Code:
# pveversion -v
proxmox-ve: 4.4-111 (running kernel: 4.4.128-1-pve)
pve-manager: 4.4-24 (running version: 4.4-24/08ba4d2d)
pve-kernel-4.4.35-1-pve: 4.4.35-77
pve-kernel-4.4.117-2-pve: 4.4.117-110
pve-kernel-4.4.128-1-pve: 4.4.128-111
lvm2: 2.02.116-pve3
corosync-pve: 2.4.2-2~pve4+2
libqb0: 1.0.1-1
pve-cluster: 4.0-55
qemu-server: 4.0-115
pve-firmware: 1.1-12
libpve-common-perl: 4.0-96
libpve-access-control: 4.0-23
libpve-storage-perl: 4.0-76
pve-libspice-server1: 0.12.8-2
vncterm: 1.3-2
pve-docs: 4.4-4
pve-qemu-kvm: 2.9.1-9~pve4
pve-container: 1.0-106
pve-firewall: 2.0-33
pve-ha-manager: 1.0-41
ksm-control-daemon: 1.2-1
glusterfs-client: 3.5.2-2+deb8u3
lxc-pve: 2.0.7-4
lxcfs: 2.0.8-2~pve4
criu: 1.6.0-1
novnc-pve: 0.5-9
smartmontools: 6.5+svn4324-1~pve80
zfsutils: 0.6.5.9-pve15~bpo80
ceph: 10.2.10-1~bpo80+1
Last night all was running fine, this morning proxmox 3 nodes suddenly show down. Restarted the failed nodes and they come up, but some OSD's not. I get the following error on the node where the OSD's don't start:
Code:
root@hp1:~# systemctl status ceph -l
● ceph.service - PVE activate Ceph OSD disks
Loaded: loaded (/etc/systemd/system/ceph.service; enabled)

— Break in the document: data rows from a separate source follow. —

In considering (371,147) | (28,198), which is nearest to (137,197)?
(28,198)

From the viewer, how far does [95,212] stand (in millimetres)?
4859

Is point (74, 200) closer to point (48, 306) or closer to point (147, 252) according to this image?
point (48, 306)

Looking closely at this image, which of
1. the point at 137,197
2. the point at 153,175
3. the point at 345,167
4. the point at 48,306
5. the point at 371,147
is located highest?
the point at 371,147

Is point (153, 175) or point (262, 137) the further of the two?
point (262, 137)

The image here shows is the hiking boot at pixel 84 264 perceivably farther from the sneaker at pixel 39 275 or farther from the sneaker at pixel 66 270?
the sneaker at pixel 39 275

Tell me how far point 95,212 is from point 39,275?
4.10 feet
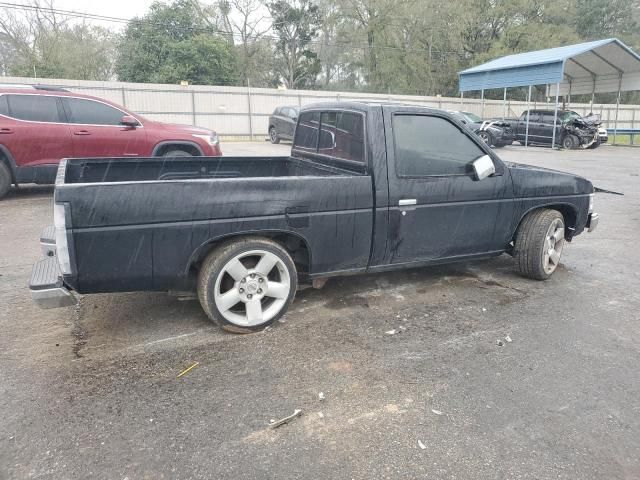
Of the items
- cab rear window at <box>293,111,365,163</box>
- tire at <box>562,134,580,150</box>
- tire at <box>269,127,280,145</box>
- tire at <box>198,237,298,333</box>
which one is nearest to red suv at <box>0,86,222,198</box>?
cab rear window at <box>293,111,365,163</box>

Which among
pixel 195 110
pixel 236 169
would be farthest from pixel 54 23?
pixel 236 169

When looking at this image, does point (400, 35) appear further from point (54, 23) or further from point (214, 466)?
point (214, 466)

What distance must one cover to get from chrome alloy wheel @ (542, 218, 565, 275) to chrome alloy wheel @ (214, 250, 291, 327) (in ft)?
8.81

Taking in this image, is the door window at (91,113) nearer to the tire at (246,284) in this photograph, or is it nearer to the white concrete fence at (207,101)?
the tire at (246,284)

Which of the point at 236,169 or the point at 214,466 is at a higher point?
the point at 236,169

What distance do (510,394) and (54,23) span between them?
111 feet

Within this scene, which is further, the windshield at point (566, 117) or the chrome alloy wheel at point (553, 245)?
the windshield at point (566, 117)

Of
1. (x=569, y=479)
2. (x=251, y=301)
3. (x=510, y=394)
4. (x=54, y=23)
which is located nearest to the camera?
(x=569, y=479)

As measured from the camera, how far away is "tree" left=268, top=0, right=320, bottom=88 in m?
38.4

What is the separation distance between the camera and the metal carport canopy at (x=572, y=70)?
21.2 metres

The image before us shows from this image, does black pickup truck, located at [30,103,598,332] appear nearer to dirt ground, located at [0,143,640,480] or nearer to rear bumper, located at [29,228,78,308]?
rear bumper, located at [29,228,78,308]

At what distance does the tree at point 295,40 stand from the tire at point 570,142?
77.4 feet

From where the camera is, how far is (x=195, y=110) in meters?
22.8

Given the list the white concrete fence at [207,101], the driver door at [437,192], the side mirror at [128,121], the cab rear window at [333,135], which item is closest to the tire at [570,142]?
the white concrete fence at [207,101]
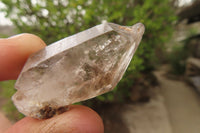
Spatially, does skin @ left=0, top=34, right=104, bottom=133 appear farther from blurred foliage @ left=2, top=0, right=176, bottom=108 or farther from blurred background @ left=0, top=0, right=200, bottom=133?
blurred foliage @ left=2, top=0, right=176, bottom=108

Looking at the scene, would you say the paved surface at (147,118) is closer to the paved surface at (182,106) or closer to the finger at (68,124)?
the paved surface at (182,106)

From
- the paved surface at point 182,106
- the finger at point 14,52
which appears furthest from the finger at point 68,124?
the paved surface at point 182,106

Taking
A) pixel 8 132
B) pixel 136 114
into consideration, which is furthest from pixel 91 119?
pixel 136 114

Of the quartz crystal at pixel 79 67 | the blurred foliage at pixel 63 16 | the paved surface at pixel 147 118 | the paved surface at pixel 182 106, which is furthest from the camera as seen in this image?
the paved surface at pixel 182 106

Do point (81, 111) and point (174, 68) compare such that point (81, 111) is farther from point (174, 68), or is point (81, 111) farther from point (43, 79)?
point (174, 68)

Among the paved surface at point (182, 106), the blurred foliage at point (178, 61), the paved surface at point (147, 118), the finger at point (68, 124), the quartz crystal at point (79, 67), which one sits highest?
the quartz crystal at point (79, 67)

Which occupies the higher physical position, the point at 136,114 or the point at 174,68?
the point at 136,114

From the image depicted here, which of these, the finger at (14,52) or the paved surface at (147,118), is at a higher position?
the finger at (14,52)
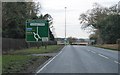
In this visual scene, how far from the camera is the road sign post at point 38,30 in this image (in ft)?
138

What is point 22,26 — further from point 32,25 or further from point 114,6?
point 114,6

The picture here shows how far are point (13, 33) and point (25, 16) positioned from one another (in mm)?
10420

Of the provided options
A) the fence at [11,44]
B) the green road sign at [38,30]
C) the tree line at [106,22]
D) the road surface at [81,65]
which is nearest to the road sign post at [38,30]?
the green road sign at [38,30]

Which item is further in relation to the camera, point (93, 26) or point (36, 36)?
point (93, 26)

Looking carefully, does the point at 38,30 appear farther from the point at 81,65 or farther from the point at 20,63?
the point at 81,65

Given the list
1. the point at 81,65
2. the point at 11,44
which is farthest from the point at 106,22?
the point at 81,65

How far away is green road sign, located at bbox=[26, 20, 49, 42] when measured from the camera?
42.1m

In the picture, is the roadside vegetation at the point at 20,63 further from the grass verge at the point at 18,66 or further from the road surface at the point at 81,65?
the road surface at the point at 81,65

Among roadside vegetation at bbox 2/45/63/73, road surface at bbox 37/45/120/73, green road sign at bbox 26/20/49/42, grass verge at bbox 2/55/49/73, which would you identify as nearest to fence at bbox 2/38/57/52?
green road sign at bbox 26/20/49/42

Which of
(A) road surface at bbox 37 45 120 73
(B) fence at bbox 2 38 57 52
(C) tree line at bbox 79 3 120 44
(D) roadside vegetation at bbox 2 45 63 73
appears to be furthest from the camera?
(C) tree line at bbox 79 3 120 44

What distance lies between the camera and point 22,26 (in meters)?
62.8

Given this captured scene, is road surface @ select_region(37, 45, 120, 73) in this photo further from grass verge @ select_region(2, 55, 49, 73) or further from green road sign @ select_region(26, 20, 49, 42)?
green road sign @ select_region(26, 20, 49, 42)

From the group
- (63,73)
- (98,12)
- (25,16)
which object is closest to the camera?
(63,73)

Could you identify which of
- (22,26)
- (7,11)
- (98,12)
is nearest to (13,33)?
(22,26)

Active: failed (Result: exit-code) since Fri 2018-07-06 08:40:47 SAST; 3h 14min ago
Process: 1340 ExecStart=/usr/sbin/ceph-disk --log-stdout activate-all (code=exited, status=1/FAILURE)

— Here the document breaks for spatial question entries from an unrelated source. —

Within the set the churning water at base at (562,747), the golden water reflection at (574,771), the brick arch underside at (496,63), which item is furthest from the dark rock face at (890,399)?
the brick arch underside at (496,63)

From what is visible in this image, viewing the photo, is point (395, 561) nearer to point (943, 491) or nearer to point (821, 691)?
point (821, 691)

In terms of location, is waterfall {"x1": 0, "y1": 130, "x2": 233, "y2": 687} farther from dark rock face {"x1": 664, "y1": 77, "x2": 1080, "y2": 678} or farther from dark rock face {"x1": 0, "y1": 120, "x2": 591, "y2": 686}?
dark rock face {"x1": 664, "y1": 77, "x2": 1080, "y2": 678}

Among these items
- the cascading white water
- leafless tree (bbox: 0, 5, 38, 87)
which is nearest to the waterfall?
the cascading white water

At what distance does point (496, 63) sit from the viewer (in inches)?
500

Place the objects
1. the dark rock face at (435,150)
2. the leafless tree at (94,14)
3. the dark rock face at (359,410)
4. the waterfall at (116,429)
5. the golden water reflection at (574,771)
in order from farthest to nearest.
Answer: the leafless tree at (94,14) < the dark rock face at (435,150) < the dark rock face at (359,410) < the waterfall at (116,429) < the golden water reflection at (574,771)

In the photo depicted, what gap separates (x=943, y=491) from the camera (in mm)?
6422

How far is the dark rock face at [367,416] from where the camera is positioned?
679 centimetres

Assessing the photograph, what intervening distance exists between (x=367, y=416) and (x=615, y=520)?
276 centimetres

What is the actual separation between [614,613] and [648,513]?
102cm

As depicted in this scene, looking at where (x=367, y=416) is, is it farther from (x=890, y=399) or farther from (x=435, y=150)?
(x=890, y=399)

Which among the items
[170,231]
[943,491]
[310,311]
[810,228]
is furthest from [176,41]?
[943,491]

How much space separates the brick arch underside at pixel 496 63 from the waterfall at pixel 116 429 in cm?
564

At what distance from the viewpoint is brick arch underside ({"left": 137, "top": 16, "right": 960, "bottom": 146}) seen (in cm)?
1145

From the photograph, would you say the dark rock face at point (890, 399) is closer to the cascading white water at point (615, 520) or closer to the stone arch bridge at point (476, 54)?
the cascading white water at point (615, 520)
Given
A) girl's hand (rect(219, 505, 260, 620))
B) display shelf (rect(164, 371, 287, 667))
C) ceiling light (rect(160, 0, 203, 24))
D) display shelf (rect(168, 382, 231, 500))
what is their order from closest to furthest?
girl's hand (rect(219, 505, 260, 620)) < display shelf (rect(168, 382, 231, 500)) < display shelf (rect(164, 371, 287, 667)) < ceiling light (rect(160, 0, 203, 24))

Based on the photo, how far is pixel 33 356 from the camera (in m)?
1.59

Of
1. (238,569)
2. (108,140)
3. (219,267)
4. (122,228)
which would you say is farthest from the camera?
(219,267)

Main PID: 1340 (code=exited, status=1/FAILURE)
Jul 06 08:40:46 hp1 ceph-disk[1340]: mount_activate: Failed to activate
Jul 06 08:40:46 hp1 ceph-disk[1340]: ceph-disk: Error: No cluster conf found in /etc/ceph with fsid a6092407-216f-41ff-bccb-9bed78587ac3
Jul 06 08:40:46 hp1 ceph-disk[1340]: mount_activate: Failed to activate
Jul 06 08:40:46 hp1 ceph-disk[1340]: ceph-disk: Error: No cluster conf found in /etc/ceph with fsid a6092407-216f-41ff-bccb-9bed78587ac3
Jul 06 08:40:47 hp1 ceph-disk[1340]: mount_activate: Failed to activate
Jul 06 08:40:47 hp1 ceph-disk[1340]: ceph-disk: Error: No cluster conf found in /etc/ceph with fsid a6092407-216f-41ff-bccb-9bed78587ac3
Jul 06 08:40:47 hp1 ceph-disk[1340]: ceph-disk: Error: One or more partitions failed to activate
Jul 06 08:40:47 hp1 systemd[1]: ceph.service: main process exited, code=exited, status=1/FAILURE
Jul 06 08:40:47 hp1 systemd[1]: Failed to start PVE activate Ceph OSD disks.
Jul 06 08:40:47 hp1 systemd[1]: Unit ceph.service entered failed state.
However:
Code:
root@hp1:~# cat /etc/ceph/ceph.conf
[global]
fsid = 7cae4d25-6864-46de-84dc-d8fd4f75ca6f
mon_initial_members = hp1
mon_host = 192.168.121.30
auth_cluster_required = cephx
auth_service_required = cephx
auth_client_required = cephx
This node was running perfectly yesterday and it appear that during the night something changed. How is is possible that the fsid doesn't match any more?
Can I change that ceph.conf fsid, or where does the system get "a6092407-216f-41ff-bccb-9bed78587ac3" from?
All the other nodes have a6092407-216f-41ff-bccb-9bed78587ac3 as fsid. I would think that if I change the ceph.conf on this node it would fix the problem?